_ÜBUNGSAUFGABE_
Entnimm dem Forenbeitrag unten den Abschnitt von „Ok der Titel“ bis „wollt lacht ruhig)“ wortgetreu.

_TEXTAUSZUG_

━━━━━━━━━━

# Zurücksetzen eines Programms



## tcppunk (2. Dezember 2004)

Ok der Titel ist nicht sehr passend aber mir ist einfach nichts besseres eingefallen.
Also ich habe ein Fußballspiel (Wenn man es so nennen kann) gemacht. Das
Prob: Wenn man geschossen hat, kann man das Prog. nicht mehr zurücksetzen und muss es neustarten. Den Ball kann man zwar wieder bewegen und damit schießen,
jedoch der Torwart bewegt sich nicht, weil die Torwartbewegungsmethode nicht
mehr läuft und wenn man sie jetzt startet, dann konzentriert sich das Prog nurnoch auf
den Torwart und der KeyListener wird vernachlässigt (Aaa diese Erklärung ist miserabel!) Nunja, ich habe den Quellcode mal angehongen, und ich muss noch dazu 
sagen das das ganze ziemlich hässlich aussieht (me <-- ) falls jemand verstanden hat, was ich meine, der helfe mir bitte.

(Achso wenn ihr lachen wollt lacht ruhig)  

import java.awt.event.*;
import java.awt.*;


public class Game extends Frame implements WindowListener, KeyListener{
Label tor, torwart, ball, steuerung;
int x, y, z, bx, by = 220;
boolean halt = false, rechts = true, vb = false;
	public Game(){

	this.setBounds(500,390,450,400);
	this.setBackground(new Color(170,220,170));
	this.setTitle("Baelle ballern");
	this.setVisible(true);



			tor = new Label("|-------------------|");
			torwart = new Label("|0|");
			steuerung = new Label("Tasten: <-- nach links, ^ schuss, --> nach rechts");
			ball = new Label("O");

			tor.setBounds(140,24,200,20);
			torwart.setBounds(200,40,24,20);
			ball.setBounds(200,220,15,20);
			steuerung.setBounds(14,350,420,20);
			steuerung.setBackground(new Color(220,170,170));

	this.addWindowListener(this);
	this.add(tor);
	this.add(torwart);
	this.add(ball);
	this.add(steuerung);
	this.addKeyListener(this);
	}


	public static void main(String args[]){
    Game mt1 = new Game();
	mt1.torwart();
    }

	//Beweg den  Ball!

━━━━━━━━━━

_BEREITGESTELLTE DATEN_
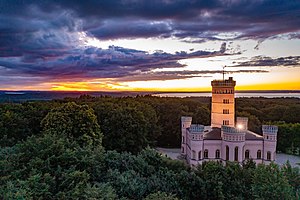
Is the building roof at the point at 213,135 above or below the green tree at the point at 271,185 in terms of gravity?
below

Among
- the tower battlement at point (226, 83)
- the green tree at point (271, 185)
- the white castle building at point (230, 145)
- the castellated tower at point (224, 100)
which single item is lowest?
the white castle building at point (230, 145)

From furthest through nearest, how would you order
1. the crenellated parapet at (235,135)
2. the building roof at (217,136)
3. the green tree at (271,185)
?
the building roof at (217,136) → the crenellated parapet at (235,135) → the green tree at (271,185)

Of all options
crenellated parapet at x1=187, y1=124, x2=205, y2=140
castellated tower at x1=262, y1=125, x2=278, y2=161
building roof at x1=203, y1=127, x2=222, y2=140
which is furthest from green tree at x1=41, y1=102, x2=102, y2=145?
castellated tower at x1=262, y1=125, x2=278, y2=161

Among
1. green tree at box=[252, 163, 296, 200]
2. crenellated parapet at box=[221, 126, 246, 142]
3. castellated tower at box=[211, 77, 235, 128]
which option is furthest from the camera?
castellated tower at box=[211, 77, 235, 128]

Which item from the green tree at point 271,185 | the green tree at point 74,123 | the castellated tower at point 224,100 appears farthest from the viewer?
the castellated tower at point 224,100

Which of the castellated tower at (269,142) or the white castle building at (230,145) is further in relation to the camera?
the castellated tower at (269,142)

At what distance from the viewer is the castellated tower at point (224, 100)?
26234mm

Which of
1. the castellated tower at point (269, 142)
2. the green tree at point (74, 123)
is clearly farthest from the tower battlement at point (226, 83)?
the green tree at point (74, 123)

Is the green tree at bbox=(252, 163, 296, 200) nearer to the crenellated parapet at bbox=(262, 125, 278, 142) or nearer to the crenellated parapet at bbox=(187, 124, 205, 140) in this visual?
the crenellated parapet at bbox=(187, 124, 205, 140)

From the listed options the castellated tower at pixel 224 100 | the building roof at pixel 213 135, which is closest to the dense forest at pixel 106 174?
the building roof at pixel 213 135

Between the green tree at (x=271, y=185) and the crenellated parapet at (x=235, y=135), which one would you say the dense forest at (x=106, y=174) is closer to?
the green tree at (x=271, y=185)

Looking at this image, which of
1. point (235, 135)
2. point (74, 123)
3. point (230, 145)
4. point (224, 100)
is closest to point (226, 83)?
point (224, 100)

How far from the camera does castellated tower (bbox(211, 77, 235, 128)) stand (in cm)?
2623

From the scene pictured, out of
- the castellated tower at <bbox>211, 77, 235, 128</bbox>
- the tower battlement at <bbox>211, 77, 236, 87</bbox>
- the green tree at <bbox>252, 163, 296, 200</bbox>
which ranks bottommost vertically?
the green tree at <bbox>252, 163, 296, 200</bbox>
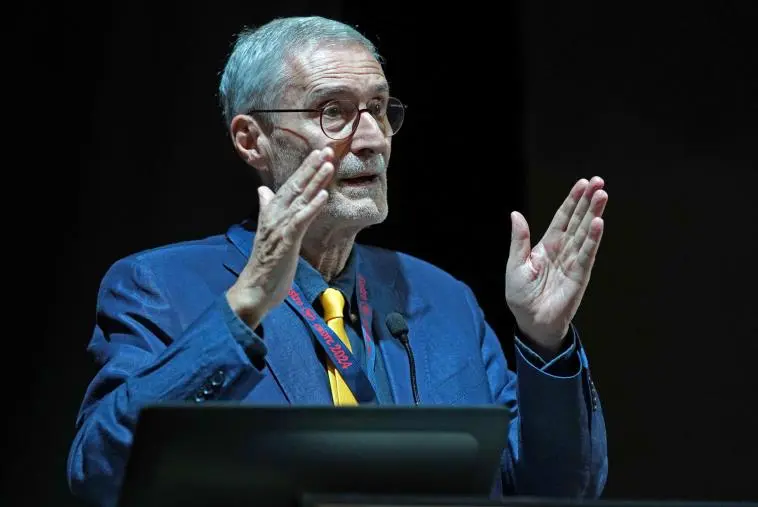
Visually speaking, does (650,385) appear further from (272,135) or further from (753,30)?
(272,135)

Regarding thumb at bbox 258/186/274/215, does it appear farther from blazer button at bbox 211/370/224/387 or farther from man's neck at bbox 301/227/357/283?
man's neck at bbox 301/227/357/283

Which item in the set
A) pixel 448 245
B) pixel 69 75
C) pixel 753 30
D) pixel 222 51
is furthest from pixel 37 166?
pixel 753 30

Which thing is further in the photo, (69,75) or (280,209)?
(69,75)

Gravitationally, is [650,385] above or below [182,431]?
below

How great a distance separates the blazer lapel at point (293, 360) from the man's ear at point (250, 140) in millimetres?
368

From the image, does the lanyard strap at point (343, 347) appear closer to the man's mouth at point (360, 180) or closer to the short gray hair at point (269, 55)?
the man's mouth at point (360, 180)

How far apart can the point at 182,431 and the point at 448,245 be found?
1.98 meters

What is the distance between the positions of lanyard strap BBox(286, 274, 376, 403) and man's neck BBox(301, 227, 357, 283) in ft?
0.30

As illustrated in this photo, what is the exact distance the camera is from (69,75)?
3.07 metres

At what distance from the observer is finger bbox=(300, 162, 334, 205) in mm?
2033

━━━━━━━━━━

_ERGEBNIS_
Ok der Titel ist nicht sehr passend aber mir ist einfach nichts besseres eingefallen.
Also ich habe ein Fußballspiel (Wenn man es so nennen kann) gemacht. Das
Prob: Wenn man geschossen hat, kann man das Prog. nicht mehr zurücksetzen und muss es neustarten. Den Ball kann man zwar wieder bewegen und damit schießen,
jedoch der Torwart bewegt sich nicht, weil die Torwartbewegungsmethode nicht
mehr läuft und wenn man sie jetzt startet, dann konzentriert sich das Prog nurnoch auf
den Torwart und der KeyListener wird vernachlässigt (Aaa diese Erklärung ist miserabel!) Nunja, ich habe den Quellcode mal angehongen, und ich muss noch dazu 
sagen das das ganze ziemlich hässlich aussieht (me <-- ) falls jemand verstanden hat, was ich meine, der helfe mir bitte.

(Achso wenn ihr lachen wollt lacht ruhig)